▸ Text provided
#####

They wouldn't be alive if it wasn't for this art form—just like me

Emazing Lights has also created a program called Glove4Glove, which gives a free pair of gloves away to the "less fortunate" for every $70 set of Chroma24 gloves sold. This initiative was inspired largely by the story of Matthew Fernandez, a 17-year-old raver who has cerebral palsy and uses a wheelchair. Thanks to hours spent gloving, Fernandez claims he enjoys a wider range of hand movement than he does through physical therapy alone. His older brother, Mike Angel, told THUMP that gloving has also helped Matthew gain confidence. "He is like a totally different person," Angel said of his brother, who he told me barely socialized in the past. "He has conversations, he's happy. The feedback he gets, it's just phenomenal."

Matthew Fernandez, a 17-year-old raver who uses gloving to treat his cerebral palsy

The positive impact of their hobby was heavily emphasized by the glovers with mental health issues who I spoke with. Sari Isaak, 22, said gloving helped her deal with a particularly rare and debilitating form of bipolar disorder. "When I focused on the art form instead of what was going on with me, it just made all of my pain stop altogether," she said. Others told me gloving had helped them through bouts of depression. "In college, I went through way too much with losing my brother, and gloving is what brings you back to life," Lane said. "Numerous friends who've also dealt with depression have found solace in gloving," Brown added. "They wouldn't be alive if it wasn't for this art form—just like me."

There might be some science to back up claims of gloving's psychological benefits. Dr. Dennis Marikis, a Mt. Vernon, Ohio based psychologist, has been working with neurofeedback for 20 years, and believes that gloving could have an effect similar to flickering light treatment, in which patients watch a light flicker at the speed of desired brain waves in an attempt to sync up their brain waves. "I certainly could see the benefit [of gloving]," he told me. "[Gloving] is not calibrated [to the frequency of certain brain waves] so it's a little different [from my work], but not terribly."

#####

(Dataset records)
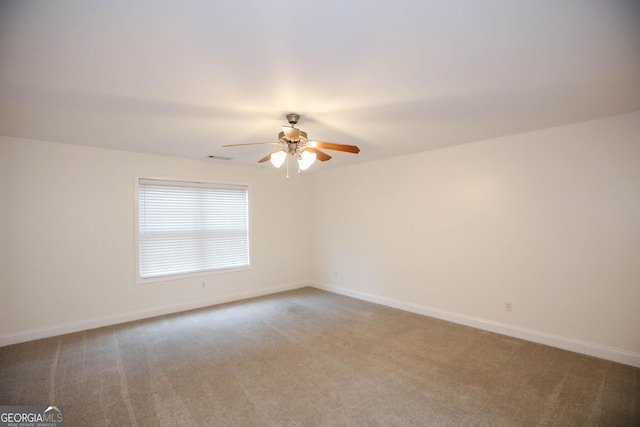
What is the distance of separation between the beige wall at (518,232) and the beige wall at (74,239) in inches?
121

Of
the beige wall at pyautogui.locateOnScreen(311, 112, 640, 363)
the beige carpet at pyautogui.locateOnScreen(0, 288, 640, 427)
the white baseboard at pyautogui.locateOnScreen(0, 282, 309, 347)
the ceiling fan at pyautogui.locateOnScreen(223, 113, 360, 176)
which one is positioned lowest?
the beige carpet at pyautogui.locateOnScreen(0, 288, 640, 427)

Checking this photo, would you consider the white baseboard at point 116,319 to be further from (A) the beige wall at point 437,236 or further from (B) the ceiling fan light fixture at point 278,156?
(B) the ceiling fan light fixture at point 278,156

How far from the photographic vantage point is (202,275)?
194 inches

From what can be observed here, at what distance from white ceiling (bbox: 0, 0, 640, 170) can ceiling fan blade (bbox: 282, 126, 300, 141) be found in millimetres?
182

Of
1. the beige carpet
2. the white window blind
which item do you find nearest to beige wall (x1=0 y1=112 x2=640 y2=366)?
the white window blind

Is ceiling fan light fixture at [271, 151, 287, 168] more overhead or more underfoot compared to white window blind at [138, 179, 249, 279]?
more overhead

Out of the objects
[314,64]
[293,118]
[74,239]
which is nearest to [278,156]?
[293,118]

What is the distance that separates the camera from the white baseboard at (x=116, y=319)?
3.49m

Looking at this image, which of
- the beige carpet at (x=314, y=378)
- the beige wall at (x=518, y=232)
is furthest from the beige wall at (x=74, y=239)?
the beige wall at (x=518, y=232)

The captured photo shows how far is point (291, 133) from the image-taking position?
2684mm

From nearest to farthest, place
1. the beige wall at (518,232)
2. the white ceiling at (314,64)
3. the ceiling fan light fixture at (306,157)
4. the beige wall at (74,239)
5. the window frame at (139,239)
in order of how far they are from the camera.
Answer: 1. the white ceiling at (314,64)
2. the ceiling fan light fixture at (306,157)
3. the beige wall at (518,232)
4. the beige wall at (74,239)
5. the window frame at (139,239)

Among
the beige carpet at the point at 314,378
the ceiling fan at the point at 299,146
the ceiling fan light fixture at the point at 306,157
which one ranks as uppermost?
the ceiling fan at the point at 299,146

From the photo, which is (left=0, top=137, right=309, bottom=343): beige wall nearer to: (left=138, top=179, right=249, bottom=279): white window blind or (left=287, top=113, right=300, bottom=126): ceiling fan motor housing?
(left=138, top=179, right=249, bottom=279): white window blind

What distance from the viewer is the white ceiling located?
146 cm
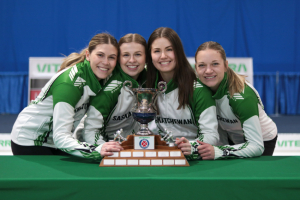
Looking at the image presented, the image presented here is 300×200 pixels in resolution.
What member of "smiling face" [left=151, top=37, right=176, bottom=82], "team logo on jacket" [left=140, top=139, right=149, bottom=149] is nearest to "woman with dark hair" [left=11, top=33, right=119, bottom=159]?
"smiling face" [left=151, top=37, right=176, bottom=82]

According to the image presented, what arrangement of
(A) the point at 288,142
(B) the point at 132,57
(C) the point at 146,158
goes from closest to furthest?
(C) the point at 146,158, (B) the point at 132,57, (A) the point at 288,142

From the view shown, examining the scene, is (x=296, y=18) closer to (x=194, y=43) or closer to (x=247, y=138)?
(x=194, y=43)

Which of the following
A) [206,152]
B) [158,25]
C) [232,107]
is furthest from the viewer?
[158,25]

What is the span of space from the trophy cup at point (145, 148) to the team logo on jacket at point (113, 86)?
1.16ft

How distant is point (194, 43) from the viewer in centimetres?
659

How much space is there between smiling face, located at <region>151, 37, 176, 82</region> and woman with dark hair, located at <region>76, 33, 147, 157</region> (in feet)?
0.32

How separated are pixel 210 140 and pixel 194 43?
5.31 metres

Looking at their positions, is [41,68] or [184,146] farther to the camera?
[41,68]

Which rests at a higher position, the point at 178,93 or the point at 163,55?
the point at 163,55

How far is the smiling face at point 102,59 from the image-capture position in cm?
168

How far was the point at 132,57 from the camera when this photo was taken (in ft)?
5.69

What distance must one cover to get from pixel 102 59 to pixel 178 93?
0.52 meters

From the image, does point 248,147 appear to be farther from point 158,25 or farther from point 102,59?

#####

▸ What this exercise asks
a: In the gloving article, how long has Dr. Dennis Marikis been working with neurofeedback?
b: Continue the gloving article from its last paragraph.

▸ Responses by item number
a: 20 years.

b:
Whether gloving is as beneficial as those who love it want to believe, or just a fun way to pass the time at dance events, don't expect event producers to lift the bans anytime soon. Despite onoing efforts like Emazing Lights' Change.org petition (currently signed by 4,450 supporters), the industry has not budged since 2011, and the bans continue to spread—Coachella announced their ban in TK. But that doesn't mean the glovers are giving up. Gloving-specific events have popped up, from Emazing Lights' International Gloving Competition and BOSS Gloving Competition to nights put on by smaller organizations like Art of Gloving. Glovers are determined to show the world that their art is here to stay.

Gregg Lillie and others I talked to were confident that, like many once-controversial artforms from skateboarding to graffiti, gloving will eventually overcome the criticisms of its detractors. "Right now gloving is just the new kid on the block," Lillie said. "How are you going to tell young people it's wrong to dance and express themselves?"